** Required task 1 **
Reproduce these lines from the dataset rows: the part that opens with the line containing "How far away" and runs through the end of the rows, including both ends. Leave out the pictures.

** Text passage **
* start *
And I think once people kind of realize that. And again, it's trust with the management as well, because, you know, I've come in new, they've been working together for five, six years. A lot of people in the business have been there for five, six years as well. So you know there's a. You know people say, oh yeah, we really need cfo. You know it's going to really help and, you know, because it's really going to change everything and go fine. But there's a kind of subconscious feeling in people's mind that's like you know we need to change, but not me, you know, it's even a bit subconscious. It's not that people are resistant to change, but they kind of they kind of assume it's going to happen elsewhere, um, and actually when it's, you know you've got to get this signed off, um, then it's a bit different. But I think people get it, you know, and they're open to it. But you just got to manage the personalities in the right way and I think a lot of the job of the cfo is to kind of make people feel comfortable about being in a p structure, because you know, pe gets a lot of bad press, um, and there's different types of PE obviously.

Speaker 3:

I mean we're not talking about like a mega PE firm going in an asset stripping or anything like that. We're talking about a business that's, you know, grown really well and PE have come in to kind of grow together and everyone should should win from that. And it's kind of explaining to the staff as well how PE works and and you know this is a really good opportunity but it's bloody hard and you know they expect a lot. You know, um, and we win together um. So I do spend a lot of time kind of you know, even things like, you know, share options and all that kind of thing they take a lot of explaining because they're complicated and people need to understand what they're getting into and what they get from it, all those kind of things, um. So there's a lot of time spent chatting to people in the business, just kind of making everyone feel, you know, realizing the opportunity.

Speaker 3:

Because if you're young, you know and you haven't worked in many places sometimes and I've been guilty of this in the past that I've worked somewhere that was really good or I underestimated kind of what people thought would be the business. I moved on and I thought actually you know it was a really good business. Maybe a bit hasty there because you don't have the frame of reference that you have if you've worked in five, six places and I think for for us at precise, you know we're a really interesting company. It's growing really strongly with really good investors who are really supportive in central london working digital advertising. That's a good place to be and people need to remember that.
* end *
Dataset rows
* start *
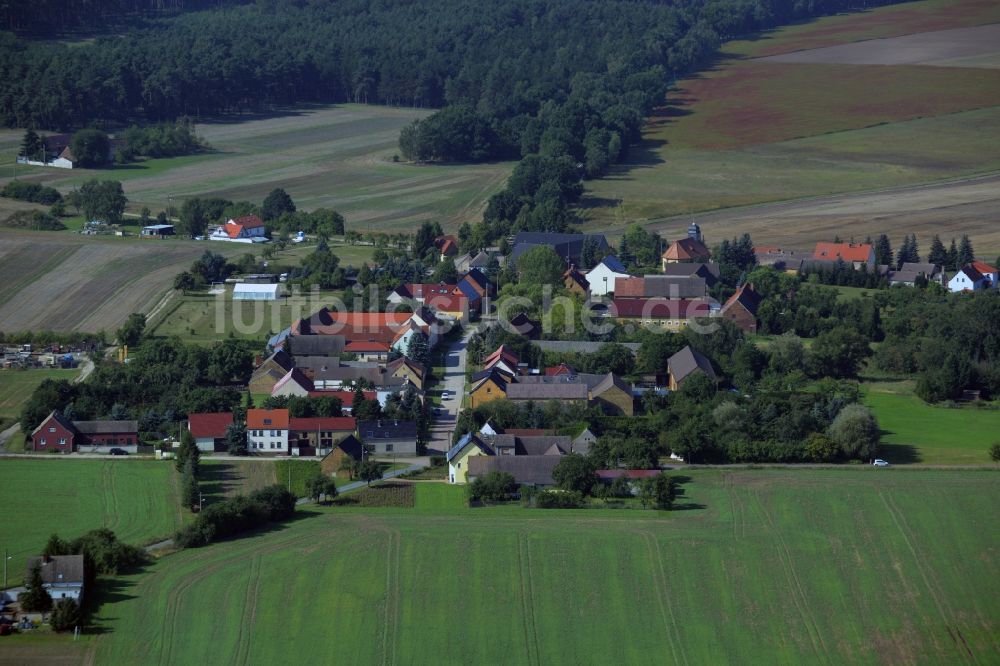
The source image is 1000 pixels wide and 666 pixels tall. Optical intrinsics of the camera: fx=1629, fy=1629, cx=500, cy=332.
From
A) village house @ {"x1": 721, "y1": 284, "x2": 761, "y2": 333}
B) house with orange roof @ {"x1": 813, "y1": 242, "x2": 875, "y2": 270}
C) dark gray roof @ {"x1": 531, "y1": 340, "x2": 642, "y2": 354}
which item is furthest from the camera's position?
house with orange roof @ {"x1": 813, "y1": 242, "x2": 875, "y2": 270}

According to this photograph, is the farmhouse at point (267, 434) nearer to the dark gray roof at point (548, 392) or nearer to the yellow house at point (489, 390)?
the yellow house at point (489, 390)

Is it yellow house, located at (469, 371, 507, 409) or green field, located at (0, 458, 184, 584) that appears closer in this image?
green field, located at (0, 458, 184, 584)

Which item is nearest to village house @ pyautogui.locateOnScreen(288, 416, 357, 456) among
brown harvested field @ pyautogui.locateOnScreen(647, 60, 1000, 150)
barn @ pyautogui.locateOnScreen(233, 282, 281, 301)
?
barn @ pyautogui.locateOnScreen(233, 282, 281, 301)

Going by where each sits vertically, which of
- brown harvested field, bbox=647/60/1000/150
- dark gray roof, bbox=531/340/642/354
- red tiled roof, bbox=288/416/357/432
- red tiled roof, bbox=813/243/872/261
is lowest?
red tiled roof, bbox=288/416/357/432

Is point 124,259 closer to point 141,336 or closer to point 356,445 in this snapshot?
point 141,336

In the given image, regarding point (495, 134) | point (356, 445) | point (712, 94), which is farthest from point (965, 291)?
point (712, 94)

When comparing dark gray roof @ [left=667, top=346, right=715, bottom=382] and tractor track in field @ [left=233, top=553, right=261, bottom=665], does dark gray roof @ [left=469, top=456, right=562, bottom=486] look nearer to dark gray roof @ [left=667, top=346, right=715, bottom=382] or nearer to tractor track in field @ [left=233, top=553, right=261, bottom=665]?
tractor track in field @ [left=233, top=553, right=261, bottom=665]

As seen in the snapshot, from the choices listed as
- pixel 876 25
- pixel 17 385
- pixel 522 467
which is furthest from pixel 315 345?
pixel 876 25
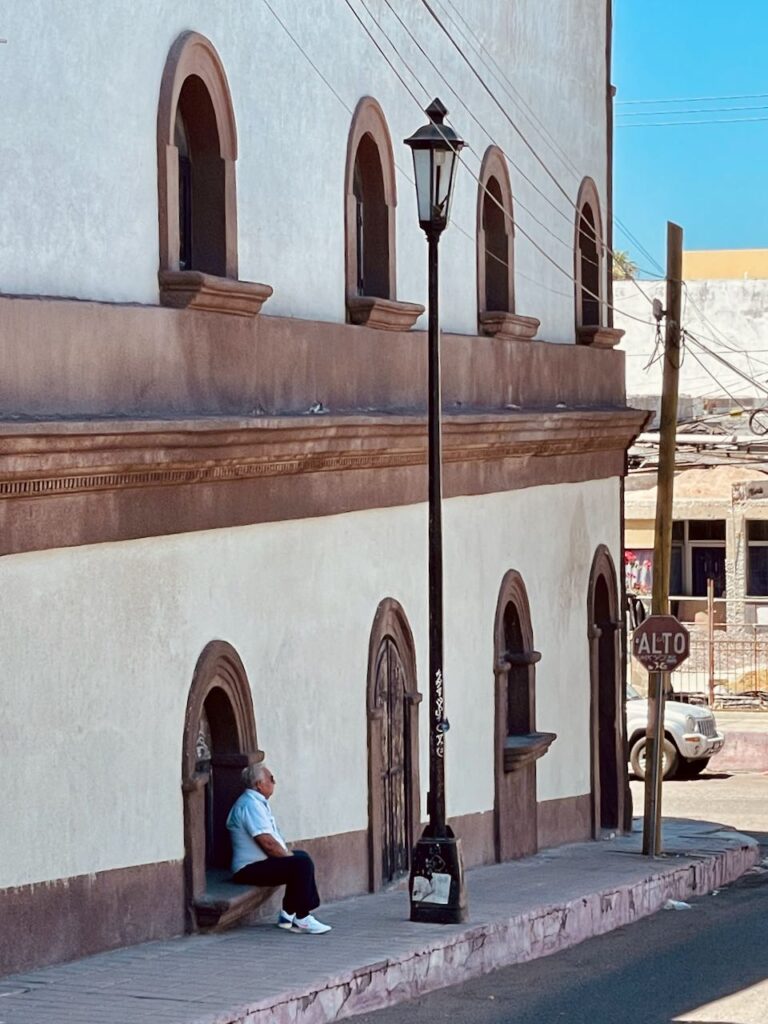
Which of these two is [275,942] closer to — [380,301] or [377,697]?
[377,697]

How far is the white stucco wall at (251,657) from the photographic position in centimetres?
1073

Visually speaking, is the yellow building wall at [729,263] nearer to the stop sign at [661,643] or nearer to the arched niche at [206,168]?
the stop sign at [661,643]

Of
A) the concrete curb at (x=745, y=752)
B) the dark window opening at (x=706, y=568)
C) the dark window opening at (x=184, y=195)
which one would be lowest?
the concrete curb at (x=745, y=752)

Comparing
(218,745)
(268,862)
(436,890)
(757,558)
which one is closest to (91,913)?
(268,862)

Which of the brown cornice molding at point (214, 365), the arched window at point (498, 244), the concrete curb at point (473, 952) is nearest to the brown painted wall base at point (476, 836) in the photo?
the concrete curb at point (473, 952)

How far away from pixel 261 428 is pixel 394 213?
417 centimetres

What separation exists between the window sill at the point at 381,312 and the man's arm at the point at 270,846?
15.0 feet

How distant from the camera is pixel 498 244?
786 inches

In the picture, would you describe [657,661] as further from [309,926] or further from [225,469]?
[225,469]

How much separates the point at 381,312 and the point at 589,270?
25.3 feet

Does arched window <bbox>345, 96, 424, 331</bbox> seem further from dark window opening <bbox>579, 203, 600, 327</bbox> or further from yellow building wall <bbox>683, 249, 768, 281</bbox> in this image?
yellow building wall <bbox>683, 249, 768, 281</bbox>

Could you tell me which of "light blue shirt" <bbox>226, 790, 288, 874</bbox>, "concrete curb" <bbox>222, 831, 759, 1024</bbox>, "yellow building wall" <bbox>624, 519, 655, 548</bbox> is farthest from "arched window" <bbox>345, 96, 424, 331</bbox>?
"yellow building wall" <bbox>624, 519, 655, 548</bbox>

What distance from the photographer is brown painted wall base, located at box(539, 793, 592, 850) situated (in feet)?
67.3

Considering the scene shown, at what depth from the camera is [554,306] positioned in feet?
71.3
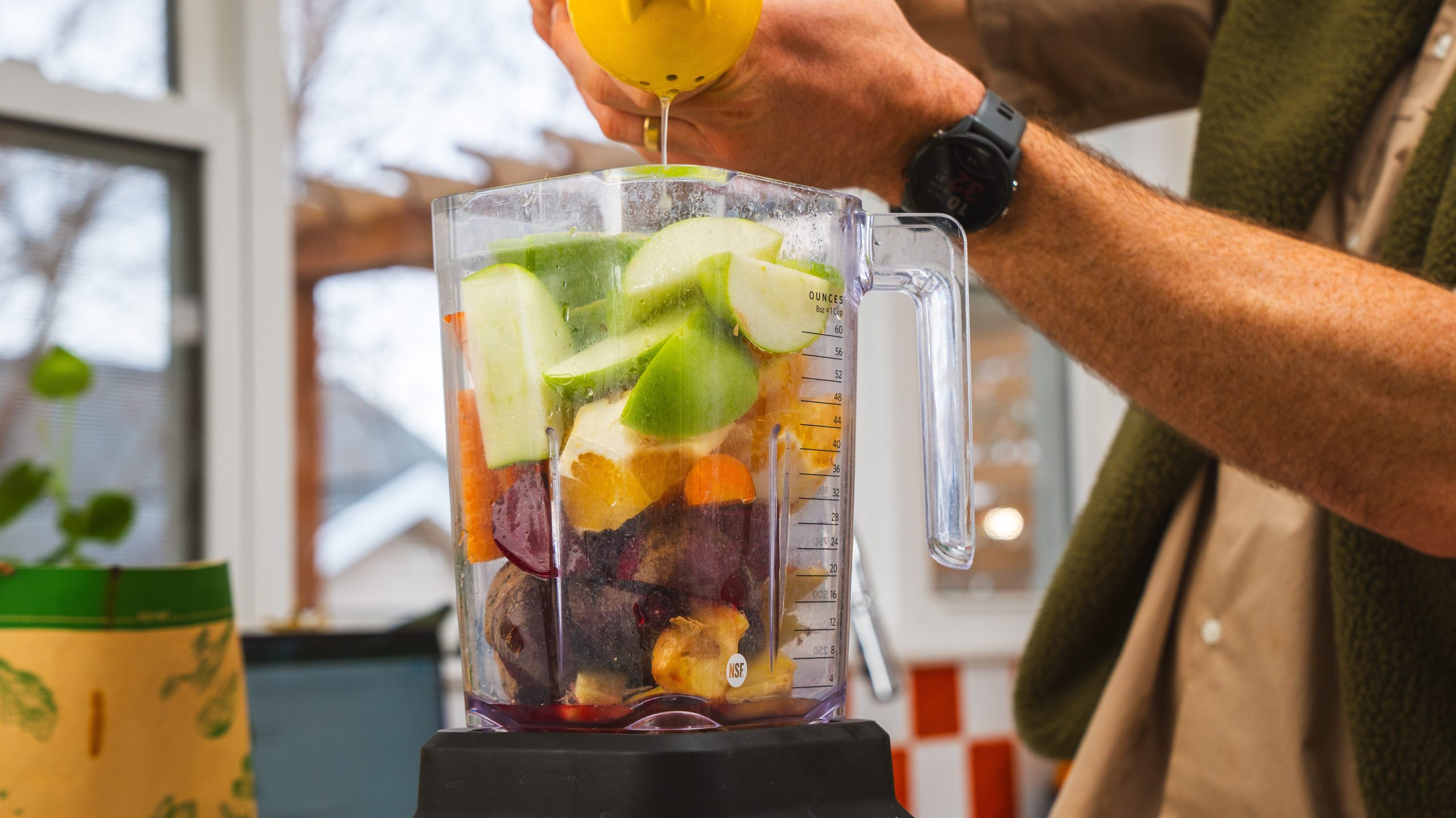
* end *
** Required task 2 **
From the interview transcript, pull out the part that opens with the words "Because if you're" and closes with "to remember that.", copied word for word.

** Task output 1 **
How far away from pixel 261 428 is pixel 394 213?
417 centimetres

What separation exists between the window sill at the point at 381,312 and the man's arm at the point at 270,846?
15.0 feet

How distant from the camera is pixel 498 244?
786 inches

In the picture, would you describe [657,661] as further from [309,926] or further from [225,469]?
[225,469]

How much separates the point at 381,312 and the point at 589,270?
25.3 feet

Does arched window <bbox>345, 96, 424, 331</bbox> seem further from dark window opening <bbox>579, 203, 600, 327</bbox> or further from yellow building wall <bbox>683, 249, 768, 281</bbox> in this image?
yellow building wall <bbox>683, 249, 768, 281</bbox>

Could you tell me which of "light blue shirt" <bbox>226, 790, 288, 874</bbox>, "concrete curb" <bbox>222, 831, 759, 1024</bbox>, "yellow building wall" <bbox>624, 519, 655, 548</bbox> is farthest from "arched window" <bbox>345, 96, 424, 331</bbox>?
"yellow building wall" <bbox>624, 519, 655, 548</bbox>

What distance from the photographer is brown painted wall base, located at box(539, 793, 592, 850) situated (in feet)?
67.3

Considering the scene shown, at what depth from the camera is [554,306] positioned in feet?
71.3

** Task output 2 **
Because if you're young, you know and you haven't worked in many places sometimes and I've been guilty of this in the past that I've worked somewhere that was really good or I underestimated kind of what people thought would be the business. I moved on and I thought actually you know it was a really good business. Maybe a bit hasty there because you don't have the frame of reference that you have if you've worked in five, six places and I think for for us at precise, you know we're a really interesting company. It's growing really strongly with really good investors who are really supportive in central london working digital advertising. That's a good place to be and people need to remember that.